Aneurysm sac shrinkage was identified as a marker of technical success for EVAR. However, according to a systematic meta-analysis performed by Lalys et al., type 2 diabetes appears to have a negative, although non-significant effect on sac shrinkage.18 In this study, there was a trend for a lower sac shrinkage in diabetic patients and a non-significantly higher rate of late type 1 and 2 endoleak. Recent data shows no significant association between the rate of these complications and diabetes. Indeed, a five-year follow-up on patients in the GREAT (Global Registry for Endovascular Aortic Treatment) registry shows no statistically significant difference in endoleak and reintervention rates, although there is a non-significant trend for lesser sac regression in diabetic patients.19 Type 2 endoleak results from the persistent flow from anatomical factors that maintain sac perfusion despite a success endovascular exclusion.20 Two systematic meta-analyses identify patent lumbar arteries or the inferior mesenteric artery as main contributors for this type of endoleak, reflecting increasing trends for pre-emptive embolization of these vessels during an EVAR procedure.21,22 There are no studies reflecting a hypothetical anatomical variation in diabetic patients.
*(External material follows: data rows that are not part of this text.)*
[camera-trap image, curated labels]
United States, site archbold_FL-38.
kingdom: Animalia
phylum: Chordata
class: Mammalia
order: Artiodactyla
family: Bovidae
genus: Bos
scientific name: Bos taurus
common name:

When type 1 and 3 endoleaks are concerned, few studies report the potential impact of diabetes on these complications. A group from Adelaide developed an EVAR risk assessment model based on prospective data collection from patients submitted to EVAR between 2009 and 2013. The group led by Cowled reported a significant protective effect of diabetes, with lower rates of early type 1 and 3 endoleaks, although no mechanism or possible explanation was provided to these findings.23
This study has the strength of thoroughly evaluating all types of postoperative events for a non-selected elective EVAR population. Furthermore, the inclusion of patients between 2013 and 2022 follows the temporal trends and evolution in current practice. Nevertheless, because of this retrospective nature, this study presents several limitations. Besides a recall bias, the low proportion of diabetic patients in the cohort may underline a higher proportion being followed up for smaller aneurysms, thus with no surgical indication. As there was a small sample of diabetic patients, no inferences could be performed regarding the effect of antidiabetic drugs on postoperative outcomes.
Conclusion
Although diabetes presents a protective effect regarding AAA progression and rupture, this condition seems to have a negative, although non-significant effect on postoperative outcomes, namely aortic reintervention and mortality. Diabetic patients presented higher rates of postoperative endoleak, contributing to a lower sac shrinkage rate. Further studies should aim to identify the role of antidiabetic drugs in the incidence of aortic reinterventions. There may be suitable agents to mitigate the rate of complications in these patients. Ultimately, the role of diabetes in aortic aneurysmal may be more complex than expected and share common features with other forms of peripheral artery disease.